The EU's General Data Protection Regulation (GDPR) requires data controllers to implement pseudonymization so that data cannot be used to identify an individual. Data masking is one of the key pseudonymization techniques used by enterprise.

It's possible that other territories may introduce similar requirements. If so, then organizations will need to demonstrate that they use data masking where appropriate, or they may face penalties for failing to meet data protection requirements.  

Common Data Masking Problems

Data masking needs to be applied with care, or it can have negative consequences, such as:

Testing Integrity

Data masking can impact the accuracy of testing. For example, an organization may have some customers with special characters in their surnames. Using the substitution method, each surname will be replaced by a dummy surname on the substitution table.

If, however, none of the substitute surnames contain a special character, then the test results won't be accurate.

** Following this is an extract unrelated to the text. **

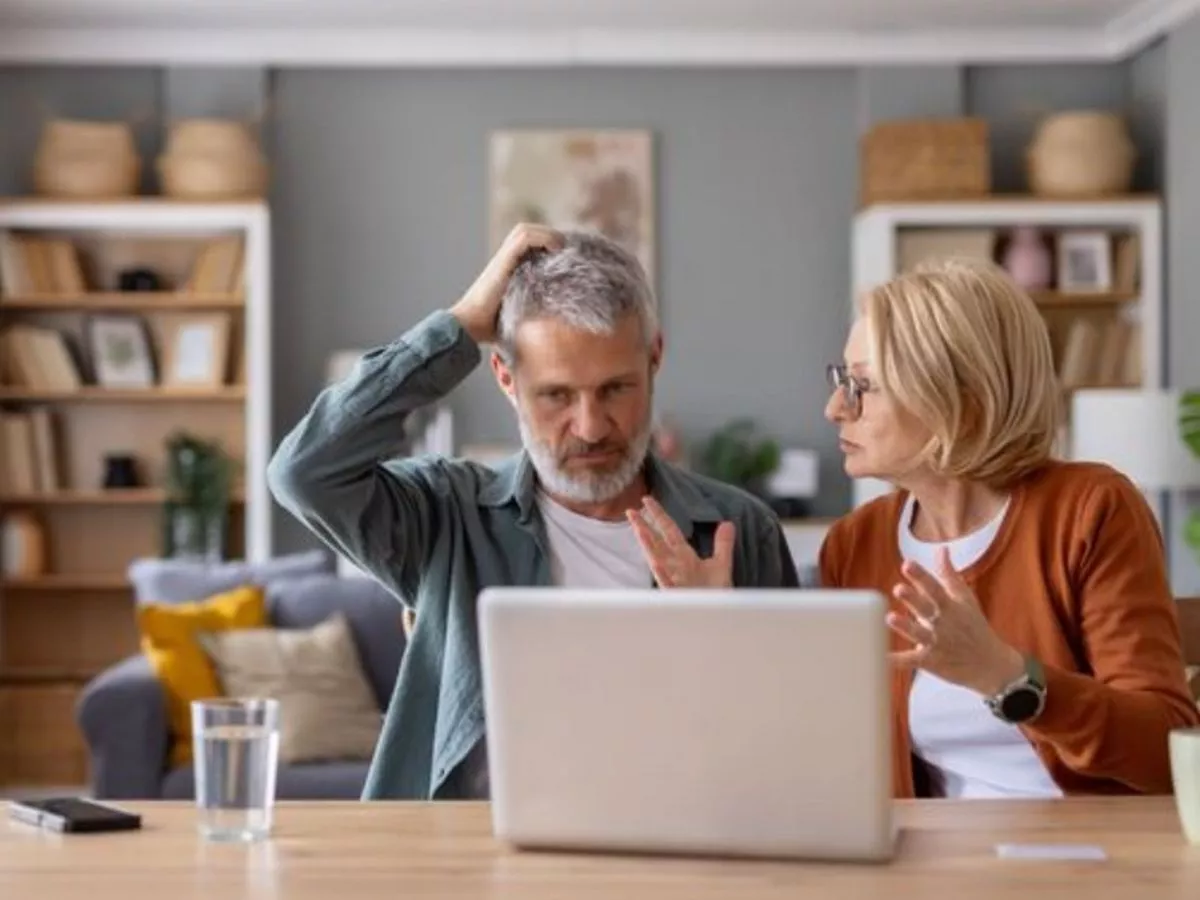 Over-50s missing out on £7,836 a year because they don’t know about it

Such inconsistencies may not be revealed until after the application goes live.

Reversibility

If the masking method is too transparent, then it may be possible to extrapolate the original values. For example, if a common first name is anagrammed, then it is usually easy to unscramble. The same applies to substation codes, such as changing A to B, B to C, and so on.

Masking is only effective when it is impossible to determine the original values. Most administrators will perform a sense check to see if their masking algorithm is up to standard.

Database Integrity

In some relational database configurations, personal data may act as a primary key. For example, an employee database might use the employee's id number as a key. If the table is joined to another by the primary key, then masking will break the relationship.

The solution is to use a different primary key to preserve the relationship, ideally something that cannot be used to identify the data's subject. Database administrators will generally check the integrity of the database after masking to ensure that all relationships remain intact.

Analytics

If the masked data is being used for analytics, then the resulting insights may not be accurate. For example, if a column of dates has been replaced with random date values, then analysts won't get a clear picture of daily activity patterns.

This problem often arises when there is poor communication between the database team and the analytics team. Effective masking requires active dialog on both sides to ensure that business needs are being fulfilled while customer data remains safe.